Over the next two hours, the space takes on the feel of an exclusive private club, as the guests sip Lambrusco and watch and listen as Morandi rolls out fresh dough, assembling a lasagna Bolognese. Plates of delicious prosciutto and culatello from Morandi’s salumeria appear. Then comes the plated lasagna, eliciting a hush in the cellar. Eventually, staff distribute cutting boards with the equipment and ingredients to make tortelloni, the classic stuffed pasta from Emilia-Romagna. Guests pipe a cheese filling and try their hands at rolling the tortelloni, bringing a hands-on feel to the class. Professor Morandi nods approvingly at their work.

lasagna bolognese mis en place
Morandi's mis en place for lasagna Bolognese during the January pasta class at Roscioli NYC. Photo: Richard Martin

As a send-off when the class sadly ended, each guest was presented with a small box of the pasta they’d made (along with some extras from Morandi) to cook at home. 

If this is the first pasta class at Roscioli NYC, I can’t wait to see what comes next, I remember thinking. As it turns out, Pepe and his team, which includes Roscioli NYC co-owner Ariel Arce, were just getting started that day in January. Their extension of Rome business such as Rimessa Roscioli, described as a “multi-experience wine bar and full restaurant,” has begun to take on a similar scope. There’s the wine club, a prix-fixe wine pairing dinner each night in the lower level, and an à la carte menu with wines as well as an alimentari on the street level. And then there’s the special events.

Prosciutto and culatello from Hosteria Giusti at Roscioli NYC. Photo: Richard Martin

Since the Hosteria Giusti visit, which included a one-night-only dinner and wine pairing featuring rare Balsamic vinegars from Acetaia Sereni, as well as the pasta class, Roscioli NYC has revved up its events calendar with wine classes, cheese classes, wine dinners, and more visits from A-List Italian chefs.

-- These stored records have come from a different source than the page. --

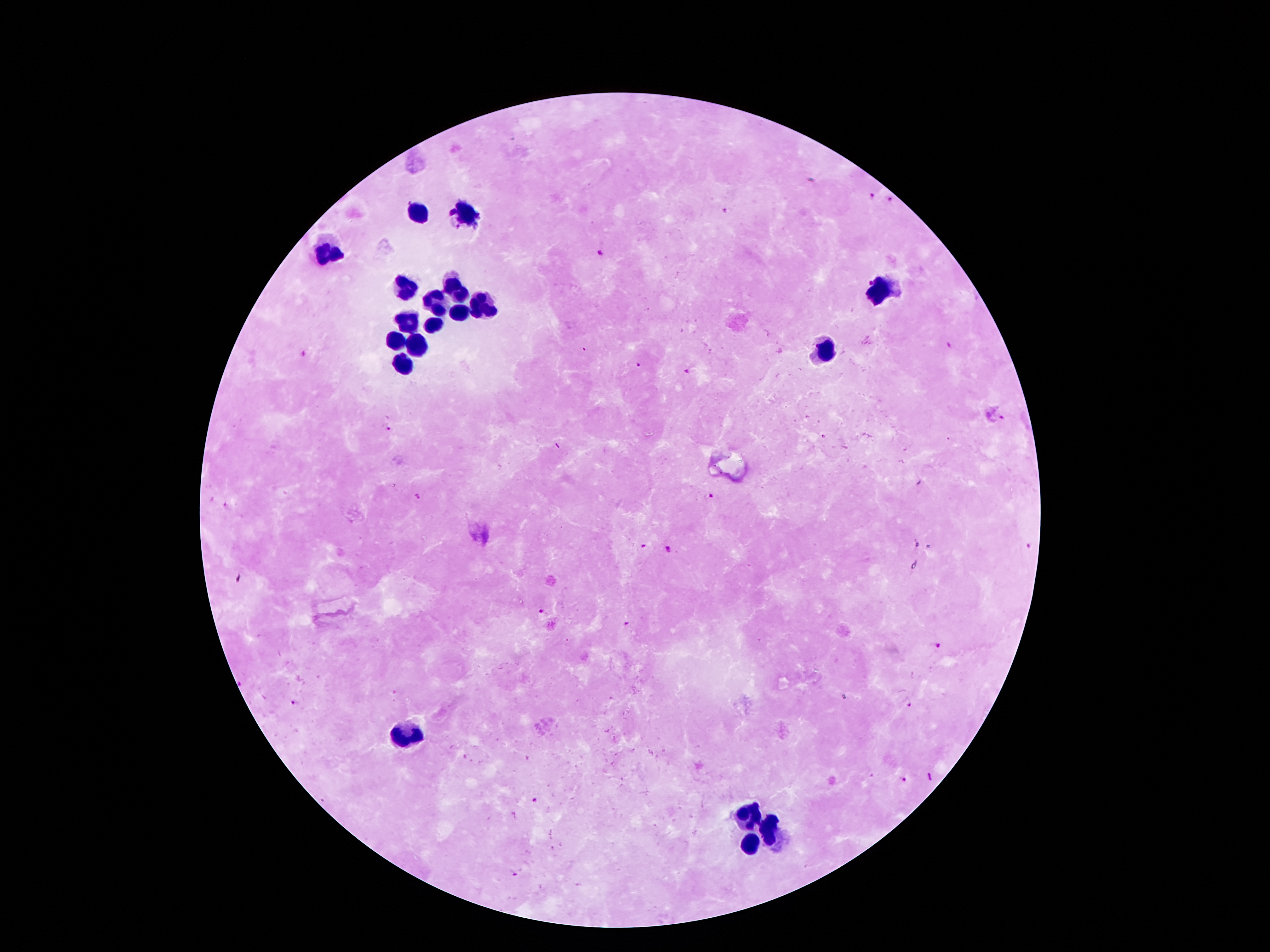
Approximate centers as (x, y) in pixels.
Summary:
  - Leukocyte locations: (463, 212), (418, 214), (323, 251), (407, 283), (459, 290), (879, 293), (484, 303), (438, 304), (456, 311), (409, 321), (432, 324), (394, 339), (416, 342), (823, 353), (403, 365), (410, 737), (746, 812), (769, 828), (750, 844)
  - Malaria parasite locations: (872, 197), (889, 202), (722, 211), (598, 253), (950, 346), (302, 355), (639, 365), (686, 371), (1002, 418), (387, 430), (919, 482), (711, 496), (417, 497), (644, 546), (669, 549), (540, 611), (626, 624), (937, 646), (294, 702), (910, 705), (930, 776), (902, 779), (532, 801)
  - Stain: Giemsa
  - Capture: smartphone camera through the microscope eyepiece
  - Image size: 1270×952 pixels
  - Magnification: 100x
  - Preparation: thick blood film
  - Field of view: single
  - Patient malaria status: infected with Plasmodium falciparum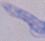
modality = photomicrograph
magnification = 1000x
identification = trypanosome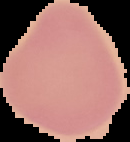

image type = segmented cell region with the area outside set to black
image size = 130×142 pixels
malaria status = uninfected
preparation = thin blood film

On Sunday, March 24, Marco Battaglino from Osteria Battaglino in Cuneo, a city in Piedmont, will hold the next pasta class (sorry, it’s probably sold out by the time you’re reading this). Appetito has learned that Marzapane, the acclaimed Rome restaurant, is on the list of April guest appearances, though there’s no mention of it yet on Roscioli’s Resy page. 

Daniele Morini
Daniele Morandi of Hosteria Giusti. Photo: Richard Martin

Which brings us to the challenge of getting into Roscioli NYC, for dinner, or for any of these special events. Simply put, it’s tough. The New York Post recently recounted ways that New Yorkers are angling to get in to experience the Roman pastas, perfectly curated wines, and irresistible ambience. The restaurant has two separate Resy pages, for the A La Carte and Tasting Menu sections, and each page lists upcoming special events, with small ticket icons on the calendar denoting a special event. Reservations go quickly; the best advice I can give, if you want to experience an extremely special event like the one I attended, is to check both Resy pages early and often. I'd also suggest signing up for Roscioli's email updates. Buona Fortuna.